ReasoningQuestionCategorySampleEvaluator
About 342 wordsAbout 1 min
2025-10-09
📘 Overview
The ReasoningQuestionCategorySampleEvaluator is an operator designed to perform hierarchical classification (primary and secondary categories) on user questions. It utilizes a Large Language Model (LLM) to conduct semantic analysis on the input question and outputs the corresponding category codes. This process helps in organizing and routing questions based on their subject matter.
__init__ function
def __init__(self, llm_serving: LLMServingABC = None)| Parameter Name | Type | Default Value | Description |
|---|---|---|---|
| llm_serving | LLMServingABC | None | An instance of a large language model service, used for executing inference and generation. |
Prompt Template Descriptions
| Prompt Template Name | Main Purpose | Applicable Scenarios | Feature Description |
|---|---|---|---|
| MathQuestionCategoryPrompt | Multi-level question classification | Classifying user questions into primary and secondary categories | Takes input questions and outputs primary and secondary classifications |
run function
def run(self, storage: DataFlowStorage, input_key:str = "instruction", output_key:str="question_category")| Name | Type | Default Value | Description |
|---|---|---|---|
| storage | DataFlowStorage | Required | The data flow storage instance, responsible for reading and writing data. |
| input_key | str | "instruction" | The name of the input column containing the question text. |
| output_key | str | "question_category" | The base name for the output classification results. Note: this key is used for validation to prevent overwriting existing columns. |
🧠 Example Usage
from dataflow.operators.reasoning import ReasoningQuestionCategorySampleEvaluator
from dataflow.utils.storage import FileStorage
from dataflow.core import LLMServingABC
from dataflow.serving import APILLMServing_request
class ReasoningQuestionCategorySampleEvaluatorTest():
def __init__(self, llm_serving: LLMServingABC = None):
self.storage = FileStorage(
first_entry_file_name="example.json",
cache_path="./cache_local",
file_name_prefix="dataflow_cache_step",
cache_type="jsonl",
)

▶ _Task 1_: In the ReasoningQuestionCategorySampleEvaluator documentation, what is the default value of the input_key parameter of the run function?
▶ _Task 2_: Continue the ReasoningQuestionCategorySampleEvaluator documentation from its last line.

▶ _Data extracts_:
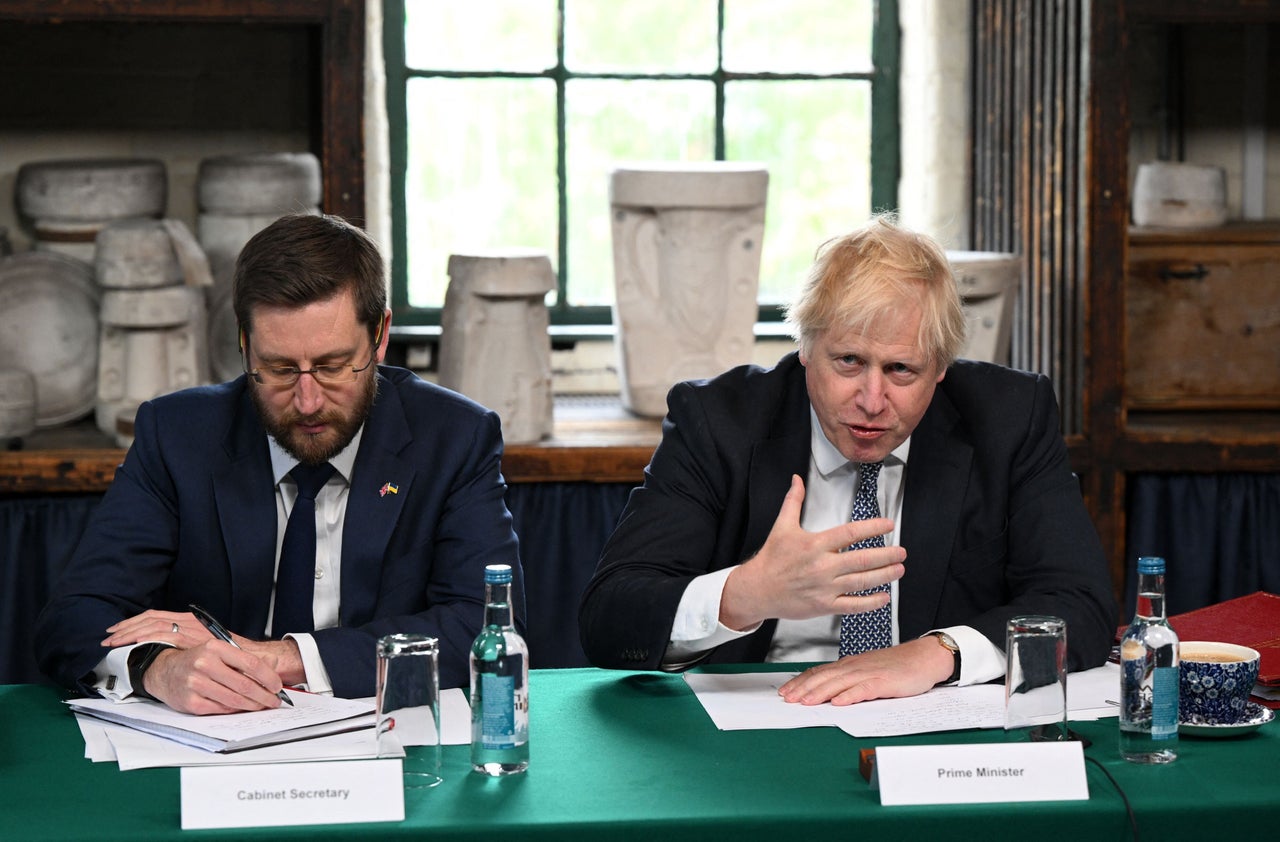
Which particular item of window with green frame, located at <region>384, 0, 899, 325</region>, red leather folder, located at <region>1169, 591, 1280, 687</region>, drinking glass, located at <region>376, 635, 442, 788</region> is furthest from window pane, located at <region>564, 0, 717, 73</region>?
drinking glass, located at <region>376, 635, 442, 788</region>

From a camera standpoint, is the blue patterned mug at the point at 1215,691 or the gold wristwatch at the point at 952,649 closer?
the blue patterned mug at the point at 1215,691

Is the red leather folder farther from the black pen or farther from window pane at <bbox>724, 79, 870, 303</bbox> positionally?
window pane at <bbox>724, 79, 870, 303</bbox>

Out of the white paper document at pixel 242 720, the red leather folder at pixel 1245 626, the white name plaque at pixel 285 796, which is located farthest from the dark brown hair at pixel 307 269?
the red leather folder at pixel 1245 626

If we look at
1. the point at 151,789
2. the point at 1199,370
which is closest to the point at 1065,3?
the point at 1199,370

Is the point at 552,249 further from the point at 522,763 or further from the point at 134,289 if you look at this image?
the point at 522,763

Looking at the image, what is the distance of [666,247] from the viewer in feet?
11.9

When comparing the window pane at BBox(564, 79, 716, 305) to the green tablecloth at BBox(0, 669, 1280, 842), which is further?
the window pane at BBox(564, 79, 716, 305)

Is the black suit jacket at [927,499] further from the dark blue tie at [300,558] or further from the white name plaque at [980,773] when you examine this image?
the white name plaque at [980,773]

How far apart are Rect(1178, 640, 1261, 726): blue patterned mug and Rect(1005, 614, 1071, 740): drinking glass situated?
0.15 m

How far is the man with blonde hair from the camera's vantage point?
2.00 metres

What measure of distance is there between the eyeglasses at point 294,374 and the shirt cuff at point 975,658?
2.78 feet

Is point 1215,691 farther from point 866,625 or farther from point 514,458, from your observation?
point 514,458

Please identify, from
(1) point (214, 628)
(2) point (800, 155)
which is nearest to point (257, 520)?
(1) point (214, 628)

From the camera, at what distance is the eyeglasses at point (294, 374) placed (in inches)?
85.1
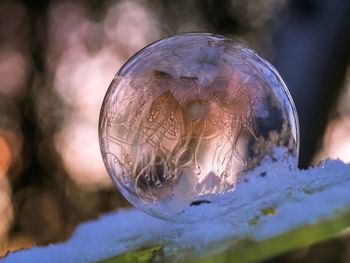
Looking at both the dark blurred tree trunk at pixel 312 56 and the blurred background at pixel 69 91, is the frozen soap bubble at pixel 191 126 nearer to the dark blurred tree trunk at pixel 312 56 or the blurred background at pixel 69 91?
the dark blurred tree trunk at pixel 312 56

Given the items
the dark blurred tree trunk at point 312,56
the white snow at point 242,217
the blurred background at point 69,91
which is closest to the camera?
the white snow at point 242,217

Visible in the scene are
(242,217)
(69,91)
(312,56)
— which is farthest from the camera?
(69,91)

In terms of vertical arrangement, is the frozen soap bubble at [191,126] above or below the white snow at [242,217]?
above

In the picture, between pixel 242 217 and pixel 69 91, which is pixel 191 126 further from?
pixel 69 91

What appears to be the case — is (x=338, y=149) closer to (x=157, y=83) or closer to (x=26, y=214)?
(x=26, y=214)

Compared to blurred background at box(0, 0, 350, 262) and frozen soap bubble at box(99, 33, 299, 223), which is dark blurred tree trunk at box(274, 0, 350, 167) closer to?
frozen soap bubble at box(99, 33, 299, 223)

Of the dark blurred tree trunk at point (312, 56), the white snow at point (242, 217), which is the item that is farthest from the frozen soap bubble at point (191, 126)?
the dark blurred tree trunk at point (312, 56)

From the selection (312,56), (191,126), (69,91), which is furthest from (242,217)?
(69,91)
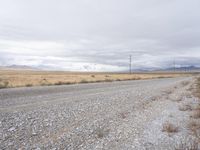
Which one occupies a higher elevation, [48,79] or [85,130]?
[48,79]

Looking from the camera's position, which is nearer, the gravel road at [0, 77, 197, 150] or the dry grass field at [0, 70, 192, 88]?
the gravel road at [0, 77, 197, 150]

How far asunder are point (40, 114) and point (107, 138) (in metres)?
4.57

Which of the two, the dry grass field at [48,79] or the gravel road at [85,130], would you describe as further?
the dry grass field at [48,79]

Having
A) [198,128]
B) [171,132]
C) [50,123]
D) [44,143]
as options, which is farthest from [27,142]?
[198,128]

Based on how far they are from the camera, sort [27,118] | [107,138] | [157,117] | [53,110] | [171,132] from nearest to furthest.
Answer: [107,138] → [171,132] → [27,118] → [157,117] → [53,110]

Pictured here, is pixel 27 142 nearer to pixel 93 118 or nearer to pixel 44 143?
pixel 44 143

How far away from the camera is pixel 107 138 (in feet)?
25.2

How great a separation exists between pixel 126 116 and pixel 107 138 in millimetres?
3684

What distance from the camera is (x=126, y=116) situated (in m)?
11.2

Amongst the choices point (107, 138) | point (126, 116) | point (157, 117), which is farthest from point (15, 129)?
point (157, 117)

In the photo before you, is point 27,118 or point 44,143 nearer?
point 44,143

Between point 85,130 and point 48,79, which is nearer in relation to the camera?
point 85,130

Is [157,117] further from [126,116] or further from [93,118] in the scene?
[93,118]

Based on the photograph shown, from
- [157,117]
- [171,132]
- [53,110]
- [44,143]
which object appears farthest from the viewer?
[53,110]
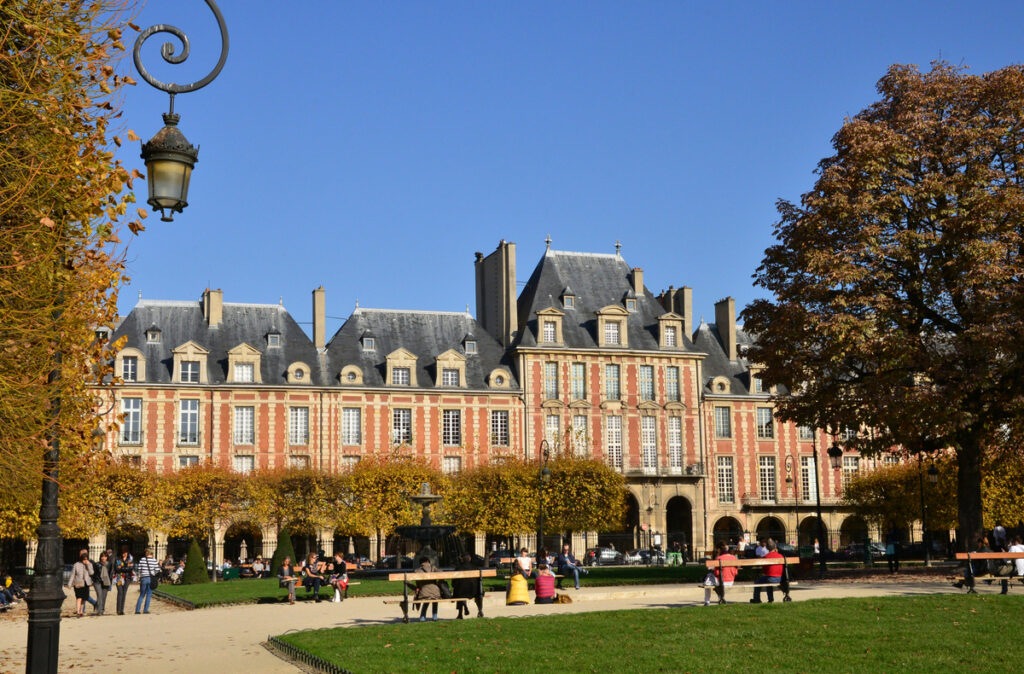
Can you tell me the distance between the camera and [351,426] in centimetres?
4734

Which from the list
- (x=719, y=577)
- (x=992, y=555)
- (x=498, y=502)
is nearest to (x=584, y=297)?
(x=498, y=502)

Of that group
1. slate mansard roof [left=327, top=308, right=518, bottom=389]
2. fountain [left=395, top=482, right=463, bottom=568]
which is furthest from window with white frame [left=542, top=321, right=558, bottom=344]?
fountain [left=395, top=482, right=463, bottom=568]

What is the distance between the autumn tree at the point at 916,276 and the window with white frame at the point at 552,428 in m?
25.0

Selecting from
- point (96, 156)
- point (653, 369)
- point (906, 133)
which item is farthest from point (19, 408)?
point (653, 369)

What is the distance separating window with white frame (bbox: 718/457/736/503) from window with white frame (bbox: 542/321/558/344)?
383 inches

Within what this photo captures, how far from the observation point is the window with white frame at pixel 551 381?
49.6m

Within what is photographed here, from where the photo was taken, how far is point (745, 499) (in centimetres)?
5166

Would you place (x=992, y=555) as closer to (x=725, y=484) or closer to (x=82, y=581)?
(x=82, y=581)

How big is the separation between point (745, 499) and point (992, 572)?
99.7ft

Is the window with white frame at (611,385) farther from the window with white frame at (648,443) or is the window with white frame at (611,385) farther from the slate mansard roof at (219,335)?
the slate mansard roof at (219,335)

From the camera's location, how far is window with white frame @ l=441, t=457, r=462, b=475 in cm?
4784

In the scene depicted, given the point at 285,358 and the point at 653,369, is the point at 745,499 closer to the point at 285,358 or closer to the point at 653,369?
the point at 653,369

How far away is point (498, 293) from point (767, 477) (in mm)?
15181

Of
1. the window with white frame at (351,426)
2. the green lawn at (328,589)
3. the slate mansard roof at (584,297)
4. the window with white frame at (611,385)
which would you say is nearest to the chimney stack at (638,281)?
the slate mansard roof at (584,297)
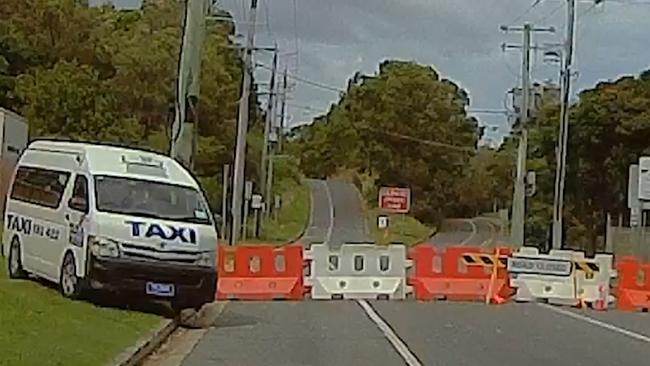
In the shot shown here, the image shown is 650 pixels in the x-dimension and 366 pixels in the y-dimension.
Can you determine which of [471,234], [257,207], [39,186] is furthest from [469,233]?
[39,186]

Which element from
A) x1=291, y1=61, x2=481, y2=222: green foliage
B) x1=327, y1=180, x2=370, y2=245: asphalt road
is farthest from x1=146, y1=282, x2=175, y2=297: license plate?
x1=291, y1=61, x2=481, y2=222: green foliage

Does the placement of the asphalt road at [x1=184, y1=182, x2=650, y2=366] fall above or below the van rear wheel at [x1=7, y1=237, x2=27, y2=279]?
below

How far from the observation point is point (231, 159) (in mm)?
74688

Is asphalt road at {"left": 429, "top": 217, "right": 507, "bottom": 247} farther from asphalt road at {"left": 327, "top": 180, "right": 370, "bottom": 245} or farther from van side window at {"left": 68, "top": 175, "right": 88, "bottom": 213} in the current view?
van side window at {"left": 68, "top": 175, "right": 88, "bottom": 213}

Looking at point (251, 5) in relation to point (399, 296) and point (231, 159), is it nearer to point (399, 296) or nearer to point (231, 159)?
point (231, 159)

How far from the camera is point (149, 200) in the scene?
21688 millimetres

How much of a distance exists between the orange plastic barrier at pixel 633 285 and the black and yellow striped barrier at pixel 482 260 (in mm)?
2401

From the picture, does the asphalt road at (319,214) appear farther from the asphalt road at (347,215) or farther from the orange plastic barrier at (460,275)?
the orange plastic barrier at (460,275)

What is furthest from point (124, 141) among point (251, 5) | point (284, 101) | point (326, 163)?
point (326, 163)

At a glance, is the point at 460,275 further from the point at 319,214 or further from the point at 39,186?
the point at 319,214

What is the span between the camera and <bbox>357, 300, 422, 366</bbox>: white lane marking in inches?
681

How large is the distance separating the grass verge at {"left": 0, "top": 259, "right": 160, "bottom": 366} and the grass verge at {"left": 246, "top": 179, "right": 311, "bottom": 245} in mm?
51481

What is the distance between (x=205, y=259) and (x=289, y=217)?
83.5m

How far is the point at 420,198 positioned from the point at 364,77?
990 cm
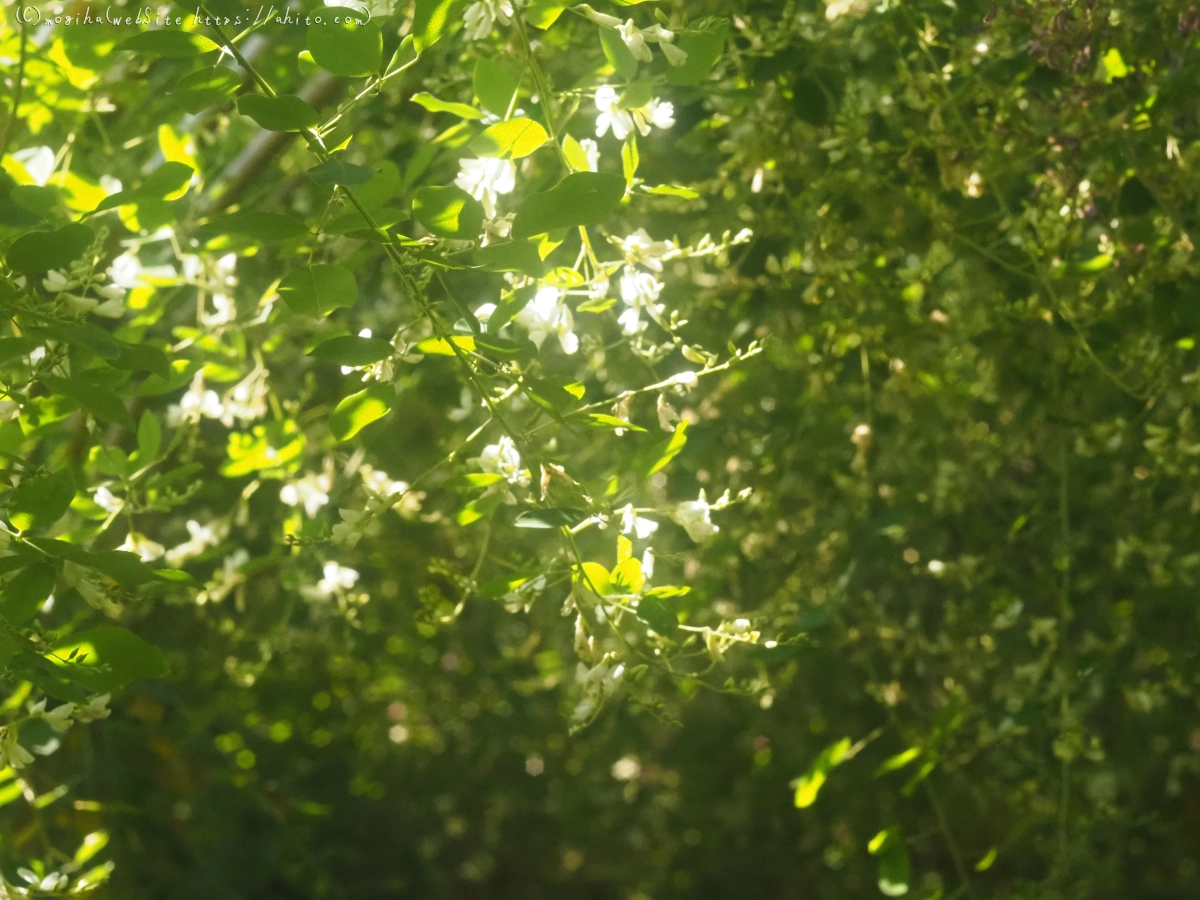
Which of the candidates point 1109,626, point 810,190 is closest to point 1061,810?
point 1109,626

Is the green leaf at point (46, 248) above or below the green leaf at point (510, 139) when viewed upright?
below

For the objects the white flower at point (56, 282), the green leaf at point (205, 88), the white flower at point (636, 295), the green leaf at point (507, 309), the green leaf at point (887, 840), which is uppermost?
the green leaf at point (205, 88)

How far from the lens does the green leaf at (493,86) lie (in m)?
0.58

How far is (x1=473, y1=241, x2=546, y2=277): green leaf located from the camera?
0.56 m

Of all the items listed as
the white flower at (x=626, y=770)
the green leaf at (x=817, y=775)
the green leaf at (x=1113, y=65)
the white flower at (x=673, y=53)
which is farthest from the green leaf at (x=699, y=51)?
the white flower at (x=626, y=770)

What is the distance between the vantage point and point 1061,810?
97 cm

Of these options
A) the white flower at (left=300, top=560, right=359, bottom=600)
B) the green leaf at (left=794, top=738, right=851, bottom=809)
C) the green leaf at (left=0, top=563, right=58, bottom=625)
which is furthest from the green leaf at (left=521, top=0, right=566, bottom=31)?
the green leaf at (left=794, top=738, right=851, bottom=809)

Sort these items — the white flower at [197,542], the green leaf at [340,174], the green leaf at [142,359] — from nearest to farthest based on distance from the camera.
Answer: the green leaf at [340,174], the green leaf at [142,359], the white flower at [197,542]

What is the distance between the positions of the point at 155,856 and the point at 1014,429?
1600 millimetres

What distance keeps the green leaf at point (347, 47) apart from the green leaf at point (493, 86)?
0.19ft

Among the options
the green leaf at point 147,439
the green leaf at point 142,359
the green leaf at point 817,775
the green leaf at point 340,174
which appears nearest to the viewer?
the green leaf at point 340,174

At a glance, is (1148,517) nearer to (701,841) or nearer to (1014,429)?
(1014,429)

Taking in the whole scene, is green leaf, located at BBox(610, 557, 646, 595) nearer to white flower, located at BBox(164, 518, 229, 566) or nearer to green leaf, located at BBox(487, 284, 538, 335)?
green leaf, located at BBox(487, 284, 538, 335)

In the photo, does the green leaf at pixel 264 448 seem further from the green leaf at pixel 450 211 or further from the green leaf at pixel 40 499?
the green leaf at pixel 450 211
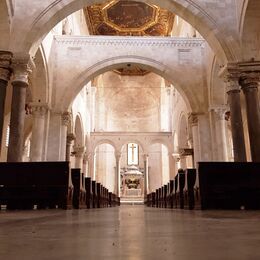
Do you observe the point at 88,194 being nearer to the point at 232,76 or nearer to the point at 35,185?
the point at 35,185

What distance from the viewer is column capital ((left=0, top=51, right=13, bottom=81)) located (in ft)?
28.7

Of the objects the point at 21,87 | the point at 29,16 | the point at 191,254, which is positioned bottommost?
the point at 191,254

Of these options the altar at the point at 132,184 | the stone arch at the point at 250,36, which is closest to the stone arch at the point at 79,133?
the altar at the point at 132,184

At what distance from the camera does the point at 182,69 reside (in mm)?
15195

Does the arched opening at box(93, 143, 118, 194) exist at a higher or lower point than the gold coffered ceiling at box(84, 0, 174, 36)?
lower

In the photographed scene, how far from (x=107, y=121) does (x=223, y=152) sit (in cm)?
1832

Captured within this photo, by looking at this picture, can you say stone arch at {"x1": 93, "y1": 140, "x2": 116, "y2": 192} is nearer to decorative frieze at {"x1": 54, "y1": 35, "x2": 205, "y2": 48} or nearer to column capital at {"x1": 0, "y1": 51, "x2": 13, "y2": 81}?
decorative frieze at {"x1": 54, "y1": 35, "x2": 205, "y2": 48}

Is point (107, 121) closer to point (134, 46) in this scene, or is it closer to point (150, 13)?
point (150, 13)

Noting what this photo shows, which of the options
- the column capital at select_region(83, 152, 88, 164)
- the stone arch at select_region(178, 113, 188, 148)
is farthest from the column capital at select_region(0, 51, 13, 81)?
the column capital at select_region(83, 152, 88, 164)

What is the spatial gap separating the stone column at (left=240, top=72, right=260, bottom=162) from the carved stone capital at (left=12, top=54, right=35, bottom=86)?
6.22 metres

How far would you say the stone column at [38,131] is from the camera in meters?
12.9

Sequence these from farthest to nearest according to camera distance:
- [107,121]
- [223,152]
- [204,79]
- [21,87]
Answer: [107,121] → [204,79] → [223,152] → [21,87]

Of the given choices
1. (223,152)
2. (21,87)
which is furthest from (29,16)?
(223,152)

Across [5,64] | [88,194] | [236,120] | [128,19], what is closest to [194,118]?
[236,120]
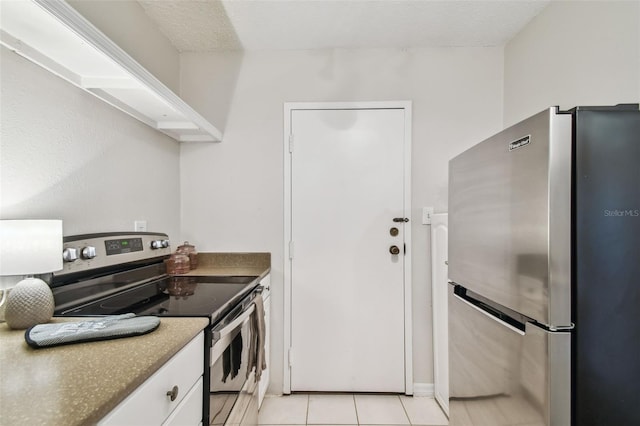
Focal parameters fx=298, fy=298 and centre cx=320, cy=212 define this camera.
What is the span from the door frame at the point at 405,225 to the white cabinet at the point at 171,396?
1.11 meters

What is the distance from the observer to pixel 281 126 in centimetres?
212

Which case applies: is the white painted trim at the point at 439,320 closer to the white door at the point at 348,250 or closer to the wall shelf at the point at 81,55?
the white door at the point at 348,250

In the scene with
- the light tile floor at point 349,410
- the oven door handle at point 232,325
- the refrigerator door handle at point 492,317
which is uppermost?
the refrigerator door handle at point 492,317

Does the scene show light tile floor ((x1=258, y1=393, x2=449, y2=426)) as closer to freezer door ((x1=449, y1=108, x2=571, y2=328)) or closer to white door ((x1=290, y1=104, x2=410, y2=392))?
white door ((x1=290, y1=104, x2=410, y2=392))

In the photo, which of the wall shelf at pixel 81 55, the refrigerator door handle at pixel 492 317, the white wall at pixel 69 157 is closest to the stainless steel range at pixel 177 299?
the white wall at pixel 69 157

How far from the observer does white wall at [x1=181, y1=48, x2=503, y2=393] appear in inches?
82.1

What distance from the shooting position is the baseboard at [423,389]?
79.6 inches

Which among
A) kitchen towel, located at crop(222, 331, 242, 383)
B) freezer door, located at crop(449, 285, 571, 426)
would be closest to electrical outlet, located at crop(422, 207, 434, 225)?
freezer door, located at crop(449, 285, 571, 426)

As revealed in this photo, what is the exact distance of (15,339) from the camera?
80 centimetres

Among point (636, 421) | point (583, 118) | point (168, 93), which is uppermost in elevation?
point (168, 93)

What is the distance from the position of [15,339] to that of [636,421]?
66.2 inches

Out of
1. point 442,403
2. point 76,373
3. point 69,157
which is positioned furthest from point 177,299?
point 442,403

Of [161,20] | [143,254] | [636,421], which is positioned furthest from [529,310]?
[161,20]

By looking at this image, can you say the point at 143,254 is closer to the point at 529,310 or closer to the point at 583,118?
the point at 529,310
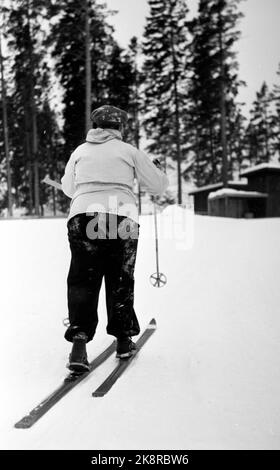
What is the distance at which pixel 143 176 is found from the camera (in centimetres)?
348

▶ _Response box 1_: "instruction"

▶ _Response box 2_:
# use API server as LLM serving
self.llm_serving = APILLMServing_request(
api_url="",
model_name="gpt-4o",
max_workers=30
)
self.evaluator = ReasoningQuestionCategorySampleEvaluator(llm_serving=self.llm_serving)
def forward(self):
self.evaluator.run(
storage = self.storage.step(),
input_key = "instruction",
output_key = "category",
)
if __name__ == "__main__":
pl = ReasoningQuestionCategorySampleEvaluatorTest()
pl.forward()🧾 Default Output Format
| Field | Type | Description |
|---|---|---|
| instruction | str | The input question text. |
| primary_category | str | The identified primary category of the question. |
| secondary_category | str | The identified secondary category of the question. |
Example Input:
{
"instruction": "How do you calculate the volume of a sphere with a radius of 5 units?"
}Example Output:
{
"instruction": "How do you calculate the volume of a sphere with a radius of 5 units?",
"primary_category": "Geometry",
"secondary_category": "Volume and Surface Area"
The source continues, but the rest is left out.